▶ _WHAT TO DO_: Without the pictures, return all of the material exactly as written.

▶ _TASK DATA_:
※

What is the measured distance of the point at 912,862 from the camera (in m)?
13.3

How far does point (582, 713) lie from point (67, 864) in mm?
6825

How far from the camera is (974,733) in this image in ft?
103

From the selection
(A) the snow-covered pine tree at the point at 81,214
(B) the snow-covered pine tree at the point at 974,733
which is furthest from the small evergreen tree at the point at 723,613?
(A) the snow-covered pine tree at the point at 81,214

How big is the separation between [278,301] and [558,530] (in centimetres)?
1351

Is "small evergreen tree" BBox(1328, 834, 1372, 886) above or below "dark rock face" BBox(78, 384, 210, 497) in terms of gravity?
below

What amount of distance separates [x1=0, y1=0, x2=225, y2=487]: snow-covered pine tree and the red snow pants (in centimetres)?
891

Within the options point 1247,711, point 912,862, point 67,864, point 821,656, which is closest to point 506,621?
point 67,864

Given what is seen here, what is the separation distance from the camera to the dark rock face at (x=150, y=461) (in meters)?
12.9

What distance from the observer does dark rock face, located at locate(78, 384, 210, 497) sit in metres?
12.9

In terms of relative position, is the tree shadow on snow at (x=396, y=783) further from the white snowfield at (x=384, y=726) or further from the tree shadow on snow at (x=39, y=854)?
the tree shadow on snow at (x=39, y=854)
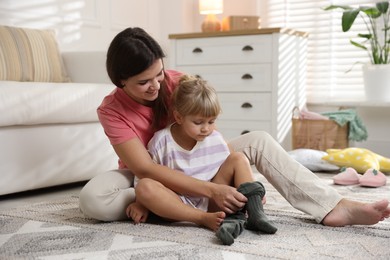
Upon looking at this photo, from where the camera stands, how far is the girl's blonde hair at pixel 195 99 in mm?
1450

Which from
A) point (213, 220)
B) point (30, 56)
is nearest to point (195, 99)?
point (213, 220)

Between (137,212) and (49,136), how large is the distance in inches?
31.7

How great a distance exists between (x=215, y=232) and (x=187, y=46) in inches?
87.4

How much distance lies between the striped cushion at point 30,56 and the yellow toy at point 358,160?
1465 millimetres

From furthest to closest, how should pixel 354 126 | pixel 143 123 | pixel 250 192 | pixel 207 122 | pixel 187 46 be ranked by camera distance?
pixel 187 46
pixel 354 126
pixel 143 123
pixel 207 122
pixel 250 192

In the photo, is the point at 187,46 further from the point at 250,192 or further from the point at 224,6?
the point at 250,192

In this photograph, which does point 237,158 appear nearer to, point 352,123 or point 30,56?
point 30,56

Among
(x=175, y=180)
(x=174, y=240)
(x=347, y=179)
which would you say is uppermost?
(x=175, y=180)

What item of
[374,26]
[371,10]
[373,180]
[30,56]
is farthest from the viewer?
[374,26]

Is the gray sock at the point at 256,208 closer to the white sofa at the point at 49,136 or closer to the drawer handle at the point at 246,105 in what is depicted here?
the white sofa at the point at 49,136

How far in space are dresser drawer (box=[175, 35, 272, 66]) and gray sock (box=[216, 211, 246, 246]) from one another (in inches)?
75.6

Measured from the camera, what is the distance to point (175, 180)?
145 centimetres

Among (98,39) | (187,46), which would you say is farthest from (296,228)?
(98,39)

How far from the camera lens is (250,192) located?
137cm
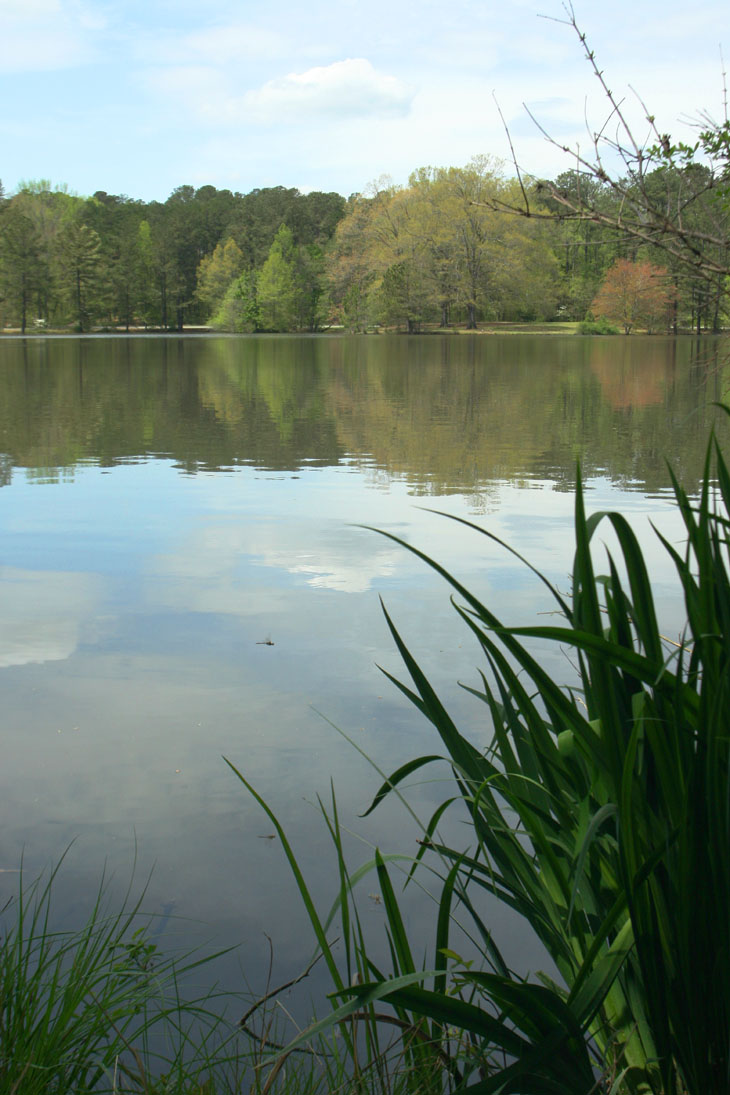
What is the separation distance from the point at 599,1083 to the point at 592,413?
470 inches

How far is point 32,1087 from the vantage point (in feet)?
4.45

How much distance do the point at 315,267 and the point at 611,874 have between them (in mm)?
68743

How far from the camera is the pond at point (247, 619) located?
2455 millimetres

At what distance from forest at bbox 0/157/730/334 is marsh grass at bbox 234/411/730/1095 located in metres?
44.3

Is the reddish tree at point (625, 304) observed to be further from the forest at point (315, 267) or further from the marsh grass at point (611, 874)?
the marsh grass at point (611, 874)

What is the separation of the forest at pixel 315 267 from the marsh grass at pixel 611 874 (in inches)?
1743

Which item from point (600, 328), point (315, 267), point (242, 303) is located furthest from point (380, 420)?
point (315, 267)

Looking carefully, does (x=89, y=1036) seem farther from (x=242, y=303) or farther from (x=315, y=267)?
(x=315, y=267)

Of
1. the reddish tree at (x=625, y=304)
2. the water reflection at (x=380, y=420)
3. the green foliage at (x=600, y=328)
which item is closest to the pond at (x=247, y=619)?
the water reflection at (x=380, y=420)

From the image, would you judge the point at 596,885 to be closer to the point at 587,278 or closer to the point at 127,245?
the point at 587,278

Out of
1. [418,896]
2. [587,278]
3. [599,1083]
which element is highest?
[587,278]

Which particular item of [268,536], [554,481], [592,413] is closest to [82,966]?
[268,536]

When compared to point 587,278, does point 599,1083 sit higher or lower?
lower

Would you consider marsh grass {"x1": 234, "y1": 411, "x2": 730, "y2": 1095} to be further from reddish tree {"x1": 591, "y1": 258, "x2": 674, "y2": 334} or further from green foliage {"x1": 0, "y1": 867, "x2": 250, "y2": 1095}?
reddish tree {"x1": 591, "y1": 258, "x2": 674, "y2": 334}
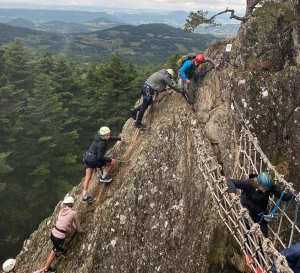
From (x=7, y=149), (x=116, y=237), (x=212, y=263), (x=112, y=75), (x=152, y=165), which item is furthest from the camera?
(x=112, y=75)

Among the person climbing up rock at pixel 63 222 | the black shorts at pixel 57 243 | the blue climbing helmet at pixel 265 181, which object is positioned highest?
the blue climbing helmet at pixel 265 181

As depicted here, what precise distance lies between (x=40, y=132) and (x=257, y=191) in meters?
23.1

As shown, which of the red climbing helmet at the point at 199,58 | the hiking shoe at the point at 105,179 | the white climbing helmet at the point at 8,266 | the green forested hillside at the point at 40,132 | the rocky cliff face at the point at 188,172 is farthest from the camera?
the green forested hillside at the point at 40,132

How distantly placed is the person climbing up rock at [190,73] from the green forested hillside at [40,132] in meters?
14.7

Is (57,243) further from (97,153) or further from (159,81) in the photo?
(159,81)

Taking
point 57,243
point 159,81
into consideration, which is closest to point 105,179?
point 57,243

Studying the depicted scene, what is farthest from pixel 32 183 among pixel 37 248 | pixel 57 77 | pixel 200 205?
pixel 200 205

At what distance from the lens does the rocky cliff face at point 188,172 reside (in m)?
8.74

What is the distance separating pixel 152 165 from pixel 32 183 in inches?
733

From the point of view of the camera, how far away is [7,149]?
24031mm

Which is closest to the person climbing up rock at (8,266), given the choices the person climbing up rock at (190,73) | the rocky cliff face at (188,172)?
the rocky cliff face at (188,172)

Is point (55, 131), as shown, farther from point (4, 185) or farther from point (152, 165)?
point (152, 165)

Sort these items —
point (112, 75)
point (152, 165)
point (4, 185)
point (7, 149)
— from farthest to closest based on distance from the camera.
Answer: point (112, 75)
point (7, 149)
point (4, 185)
point (152, 165)

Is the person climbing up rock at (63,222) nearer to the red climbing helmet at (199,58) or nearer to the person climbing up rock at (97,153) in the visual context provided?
the person climbing up rock at (97,153)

※

▶ _FULL RESPONSE_:
What is the measured distance of the point at 912,862 from the camera (in m)?
13.3

How far does point (582, 713) lie from point (67, 864) in mm?
6825

How far from the camera is (974,733) in this image in ft?
103

From the selection
(A) the snow-covered pine tree at the point at 81,214
(B) the snow-covered pine tree at the point at 974,733
which is furthest from the small evergreen tree at the point at 723,613?
(A) the snow-covered pine tree at the point at 81,214

How big is the separation between [278,301] and [558,530] (in centimetres)?
1351

Is "small evergreen tree" BBox(1328, 834, 1372, 886) above or below "dark rock face" BBox(78, 384, 210, 497) in terms of gravity?
below

What amount of distance separates [x1=0, y1=0, x2=225, y2=487]: snow-covered pine tree and the red snow pants (in centimetres)?
891

Within the options point 1247,711, point 912,862, point 67,864, point 821,656, which is closest to point 506,621?
point 67,864

Given what is seen here, what is the separation distance from the camera to the dark rock face at (x=150, y=461) (in meters)?
12.9

What distance from the observer does dark rock face, located at locate(78, 384, 210, 497) sit in metres?
12.9

In terms of relative position, is the tree shadow on snow at (x=396, y=783) further from the white snowfield at (x=384, y=726) or further from the tree shadow on snow at (x=39, y=854)?
the tree shadow on snow at (x=39, y=854)
Upon looking at this photo, from where the camera stands, how far is the girl's blonde hair at pixel 195 99 in mm?
1450

Which from
A) point (213, 220)
B) point (30, 56)
is nearest to point (195, 99)?
point (213, 220)

Between (137,212) and (49,136), how large is the distance in inches?
31.7

How great a distance exists between (x=215, y=232) and (x=187, y=46) in inches?
87.4

How much distance lies between the striped cushion at point 30,56 and the yellow toy at point 358,160?
1465 millimetres

From furthest to closest, how should pixel 354 126 | pixel 143 123 | pixel 250 192 | pixel 207 122 | pixel 187 46 be ranked by camera distance?
pixel 187 46
pixel 354 126
pixel 143 123
pixel 207 122
pixel 250 192

In the photo, is the point at 187,46 further from the point at 250,192 or further from the point at 224,6?
the point at 250,192

In this photograph, which does point 237,158 appear nearer to, point 352,123 or point 30,56?
point 30,56

Among
(x=175, y=180)
(x=174, y=240)
(x=347, y=179)
which would you say is uppermost?
(x=175, y=180)

What item of
[374,26]
[371,10]
[373,180]
[30,56]
is farthest from the viewer?
[374,26]

Is the gray sock at the point at 256,208 closer to the white sofa at the point at 49,136 or closer to the drawer handle at the point at 246,105 in what is depicted here?
the white sofa at the point at 49,136

How far in space are dresser drawer (box=[175, 35, 272, 66]) and gray sock (box=[216, 211, 246, 246]) from one another (in inches)?
75.6

Measured from the camera, what is the distance to point (175, 180)?
145 centimetres

Among (98,39) | (187,46), which would you say is farthest from (296,228)?
(98,39)

How far from the camera lens is (250,192) located?
137cm
What is the separation distance from the point at 599,1083 to the point at 592,413?
470 inches

How far is point 32,1087 from the vantage point (in feet)?
4.45

How much distance do the point at 315,267 and the point at 611,874 have between them (in mm)?
68743

How far from the camera is the pond at point (247, 619) located?
2455 millimetres

At what distance from forest at bbox 0/157/730/334 is marsh grass at bbox 234/411/730/1095 located in metres?
44.3

Is the reddish tree at point (625, 304) observed to be further from the forest at point (315, 267) or further from the marsh grass at point (611, 874)?
the marsh grass at point (611, 874)

What is the separation of the forest at pixel 315 267 from the marsh grass at pixel 611 874 (in inches)?
1743

Which item from point (600, 328), point (315, 267), point (242, 303) is located furthest from point (380, 420)?
point (315, 267)

Looking carefully, does (x=89, y=1036) seem farther from (x=242, y=303) or farther from (x=315, y=267)?
(x=315, y=267)

Of
1. the reddish tree at (x=625, y=304)
2. the water reflection at (x=380, y=420)
3. the green foliage at (x=600, y=328)
which item is closest to the pond at (x=247, y=619)?
the water reflection at (x=380, y=420)

From the image, would you judge the point at 596,885 to be closer to the point at 587,278 or closer to the point at 127,245?
the point at 587,278

Out of
1. [418,896]
2. [587,278]
3. [599,1083]
which element is highest?
[587,278]

Which particular item of [268,536], [554,481], [592,413] is closest to [82,966]?
[268,536]

When compared to point 587,278, does point 599,1083 sit higher or lower?
lower

Would you consider marsh grass {"x1": 234, "y1": 411, "x2": 730, "y2": 1095} to be further from reddish tree {"x1": 591, "y1": 258, "x2": 674, "y2": 334} or further from green foliage {"x1": 0, "y1": 867, "x2": 250, "y2": 1095}?
reddish tree {"x1": 591, "y1": 258, "x2": 674, "y2": 334}
From (x=7, y=149), (x=116, y=237), (x=212, y=263), (x=112, y=75), (x=152, y=165), which item is furthest from the camera?
(x=112, y=75)

Among the person climbing up rock at pixel 63 222 | the black shorts at pixel 57 243 | the blue climbing helmet at pixel 265 181, which object is positioned highest?
the blue climbing helmet at pixel 265 181

As depicted here, what precise distance lies between (x=40, y=132) and (x=257, y=191) in meters?
23.1

As shown, which of the red climbing helmet at the point at 199,58 | the hiking shoe at the point at 105,179 | the white climbing helmet at the point at 8,266 | the green forested hillside at the point at 40,132 | the rocky cliff face at the point at 188,172 is farthest from the camera?
the green forested hillside at the point at 40,132

How distantly placed is the person climbing up rock at [190,73] from the green forested hillside at [40,132] in meters?
14.7

Is (57,243) further from (97,153) or further from (159,81) in the photo?
(159,81)

Taking
point 57,243
point 159,81
into consideration, which is closest to point 105,179?
point 57,243

Studying the depicted scene, what is farthest from pixel 32 183 among pixel 37 248 | pixel 57 77 | pixel 200 205?
pixel 200 205

At what distance from the lens does the rocky cliff face at point 188,172 reside (in m)?
8.74

What is the distance separating pixel 152 165 from pixel 32 183 in inches?
733

From the point of view of the camera, how far away is [7,149]?
24031mm

Which is closest to the person climbing up rock at (8,266), given the choices the person climbing up rock at (190,73) | the rocky cliff face at (188,172)?
the rocky cliff face at (188,172)

Is point (55, 131), as shown, farther from point (4, 185) or farther from point (152, 165)?
point (152, 165)

Sort these items —
point (112, 75)
point (152, 165)
point (4, 185)
point (7, 149)
— from farthest to closest based on distance from the camera.
Answer: point (112, 75)
point (7, 149)
point (4, 185)
point (152, 165)

Is the person climbing up rock at (63,222) nearer to the red climbing helmet at (199,58) or nearer to the person climbing up rock at (97,153) in the visual context provided?
the person climbing up rock at (97,153)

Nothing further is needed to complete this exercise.